Loading...
Speech Recognition and Natural Language Understanding
1. The Audio Pipeline
Getting a robot to "hear" involves several steps:
- Audio Capture: Recording from the Unitree G1's microphones.
- Noise Suppression: Filtering out the whirring of the robot's own motors.
- VAD (Voice Activity Detection): Detecting when a human is actually talking.
- STT (Speech-to-Text): Converting sound waves into strings.
2. OpenAI Whisper on the Edge
Whisper is the state-of-the-art for robotic STT. For real-time use, we use whisper.cpp or faster-whisper.
Performance Strata
- Tiny/Base Model: Runs at 5x real-time on a Jetson Orin. High speed, moderate accuracy. Best for commands.
- Large Model: Very accurate but slow. Best for transcribing long research discussions.
Defensive Voice Processing
Microphones on robots are often close to fans and servos.

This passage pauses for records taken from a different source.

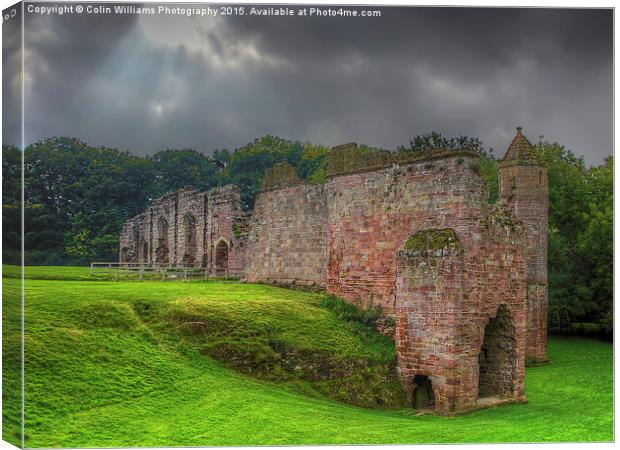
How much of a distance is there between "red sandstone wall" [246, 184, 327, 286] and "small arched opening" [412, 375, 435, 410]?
18.3 feet

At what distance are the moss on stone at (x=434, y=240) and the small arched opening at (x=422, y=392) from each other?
275 cm

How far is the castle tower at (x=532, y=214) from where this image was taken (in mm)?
22109

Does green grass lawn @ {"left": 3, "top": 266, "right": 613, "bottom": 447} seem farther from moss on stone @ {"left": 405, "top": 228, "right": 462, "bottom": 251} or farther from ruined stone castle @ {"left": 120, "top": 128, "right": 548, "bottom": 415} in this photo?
moss on stone @ {"left": 405, "top": 228, "right": 462, "bottom": 251}

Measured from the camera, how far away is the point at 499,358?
1455 centimetres

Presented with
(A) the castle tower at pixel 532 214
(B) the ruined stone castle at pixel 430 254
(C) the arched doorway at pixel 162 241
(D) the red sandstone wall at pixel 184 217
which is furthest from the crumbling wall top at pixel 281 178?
(C) the arched doorway at pixel 162 241

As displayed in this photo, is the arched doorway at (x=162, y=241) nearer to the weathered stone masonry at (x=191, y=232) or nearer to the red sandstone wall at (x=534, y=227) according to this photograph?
the weathered stone masonry at (x=191, y=232)

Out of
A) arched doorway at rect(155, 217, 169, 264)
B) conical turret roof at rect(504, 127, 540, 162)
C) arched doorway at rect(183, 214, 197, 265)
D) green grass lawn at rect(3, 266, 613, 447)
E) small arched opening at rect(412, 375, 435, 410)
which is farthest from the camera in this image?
arched doorway at rect(155, 217, 169, 264)

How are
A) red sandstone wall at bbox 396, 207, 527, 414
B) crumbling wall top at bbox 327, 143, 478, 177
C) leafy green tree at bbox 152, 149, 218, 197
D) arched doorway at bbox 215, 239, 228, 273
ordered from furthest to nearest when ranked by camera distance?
leafy green tree at bbox 152, 149, 218, 197 → arched doorway at bbox 215, 239, 228, 273 → crumbling wall top at bbox 327, 143, 478, 177 → red sandstone wall at bbox 396, 207, 527, 414

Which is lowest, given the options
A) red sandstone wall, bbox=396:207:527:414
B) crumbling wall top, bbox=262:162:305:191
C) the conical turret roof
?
red sandstone wall, bbox=396:207:527:414

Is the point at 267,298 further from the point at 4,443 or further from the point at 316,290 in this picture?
the point at 4,443

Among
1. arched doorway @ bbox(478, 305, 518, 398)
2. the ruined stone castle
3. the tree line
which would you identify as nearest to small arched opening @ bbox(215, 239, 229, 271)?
the ruined stone castle

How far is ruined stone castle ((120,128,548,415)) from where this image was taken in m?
13.3

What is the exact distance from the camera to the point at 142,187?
40.8 m

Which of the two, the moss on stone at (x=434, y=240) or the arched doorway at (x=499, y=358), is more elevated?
the moss on stone at (x=434, y=240)
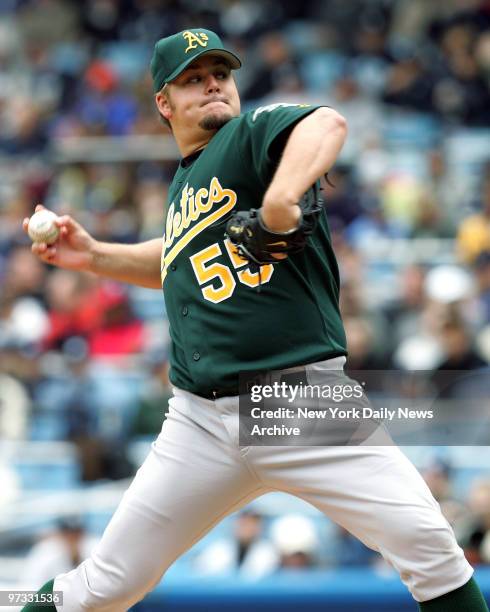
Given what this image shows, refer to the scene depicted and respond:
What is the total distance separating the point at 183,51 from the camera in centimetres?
379

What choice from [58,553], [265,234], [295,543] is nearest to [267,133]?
[265,234]

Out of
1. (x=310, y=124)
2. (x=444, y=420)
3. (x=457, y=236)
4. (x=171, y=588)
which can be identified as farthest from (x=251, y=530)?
(x=310, y=124)

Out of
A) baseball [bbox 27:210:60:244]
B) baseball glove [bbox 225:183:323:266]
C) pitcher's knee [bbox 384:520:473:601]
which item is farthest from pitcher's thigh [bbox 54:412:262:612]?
baseball [bbox 27:210:60:244]

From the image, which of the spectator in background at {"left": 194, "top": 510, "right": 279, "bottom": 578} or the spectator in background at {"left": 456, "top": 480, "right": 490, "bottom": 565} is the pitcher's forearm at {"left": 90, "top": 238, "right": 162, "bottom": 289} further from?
the spectator in background at {"left": 194, "top": 510, "right": 279, "bottom": 578}

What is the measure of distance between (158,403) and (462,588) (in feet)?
15.8

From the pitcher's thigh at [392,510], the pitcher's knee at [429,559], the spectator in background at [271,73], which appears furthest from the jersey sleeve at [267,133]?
the spectator in background at [271,73]

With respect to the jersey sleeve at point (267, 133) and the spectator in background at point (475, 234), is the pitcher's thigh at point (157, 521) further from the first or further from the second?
the spectator in background at point (475, 234)

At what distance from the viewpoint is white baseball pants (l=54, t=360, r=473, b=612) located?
342 centimetres

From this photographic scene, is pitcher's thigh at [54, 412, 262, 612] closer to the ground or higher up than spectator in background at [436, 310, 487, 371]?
closer to the ground

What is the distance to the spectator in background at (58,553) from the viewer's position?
271 inches

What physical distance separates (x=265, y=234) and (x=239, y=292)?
1.32 ft

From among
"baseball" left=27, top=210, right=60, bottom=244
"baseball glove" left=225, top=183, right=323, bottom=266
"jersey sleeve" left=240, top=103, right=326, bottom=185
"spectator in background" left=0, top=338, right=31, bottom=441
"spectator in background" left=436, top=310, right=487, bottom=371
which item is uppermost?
"jersey sleeve" left=240, top=103, right=326, bottom=185

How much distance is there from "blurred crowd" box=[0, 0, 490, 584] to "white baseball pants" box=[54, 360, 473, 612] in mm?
3063

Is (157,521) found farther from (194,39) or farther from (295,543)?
(295,543)
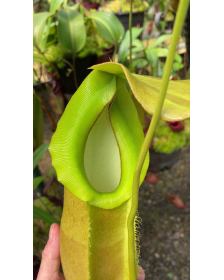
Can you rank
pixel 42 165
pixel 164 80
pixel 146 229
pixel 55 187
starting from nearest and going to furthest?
1. pixel 164 80
2. pixel 55 187
3. pixel 146 229
4. pixel 42 165

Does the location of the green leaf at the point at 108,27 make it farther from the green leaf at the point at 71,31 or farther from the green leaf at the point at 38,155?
the green leaf at the point at 38,155

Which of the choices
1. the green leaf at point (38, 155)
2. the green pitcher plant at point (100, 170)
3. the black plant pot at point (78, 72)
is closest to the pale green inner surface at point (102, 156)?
the green pitcher plant at point (100, 170)

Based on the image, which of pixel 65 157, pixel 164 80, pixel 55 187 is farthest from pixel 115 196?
pixel 55 187

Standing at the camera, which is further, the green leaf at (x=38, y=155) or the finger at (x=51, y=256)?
the green leaf at (x=38, y=155)

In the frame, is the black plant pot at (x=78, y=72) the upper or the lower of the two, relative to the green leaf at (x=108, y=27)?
lower

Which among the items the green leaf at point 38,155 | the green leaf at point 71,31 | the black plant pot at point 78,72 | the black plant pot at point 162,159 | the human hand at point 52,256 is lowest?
the black plant pot at point 162,159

- Spectral Subtraction: We record the robot's "idle noise" and subtract it from the incoming audio stream to clarify the human's voice.
3. Practical Scenario: Implementing a "Wake Word"
We don't want the robot sending every private conversation to the LLM. We use a Wake Word (e.g., "Hey Robot").
import pvporcupine # Example wake-word library
import whisper
def audio_loop():
while True:
audio_chunk = get_audio_frame()
if detect_wake_word(audio_chunk):
robot.play_sound("listening.wav")
command_audio = record_until_silence()
# Use Whisper for transcription
result = model.transcribe(command_audio)
# DEFENSIVE: Confidence Check
if result['avg_logprob'] < -1.0:
robot.say("Sorry, I didn't quite catch that. Can you repeat?")
continue
process_command(result['text'])
4. Critical Edge Cases: Verbal Ambiguity
Human: "Go to the second door on the left." The robot needs to know its current position and orientation to understand "left."
- NLU Solution: Using Contextual Embeddings. We pass the robot's current state (position, detected objects) as "Context" to the NLU engine so it can resolve spatial references.
5. Analytical Research: Diarization
Diarization is the process of identifying "Who spoke when."
- Use Case: If two people give the robot conflicting commands, who should it obey?
- Research: Using microphone arrays (Beamforming) to locate the speaker's position in 3D space and prioritizing commands from the "Authorized User."
6. Defensive Programming Checklist
- Does the robot provide visual feedback (e.g., an LED ring) when it is listening?
- Have you handled audio buffer overflows?
- Is the microphone gain set to avoid clipping when the robot is near loud machinery?
Summary: Speech is the most natural way for humans to interact with humanoids. By combining Whisper with robust VAD and noise filtering, we turn a noisy robot into an attentive listener.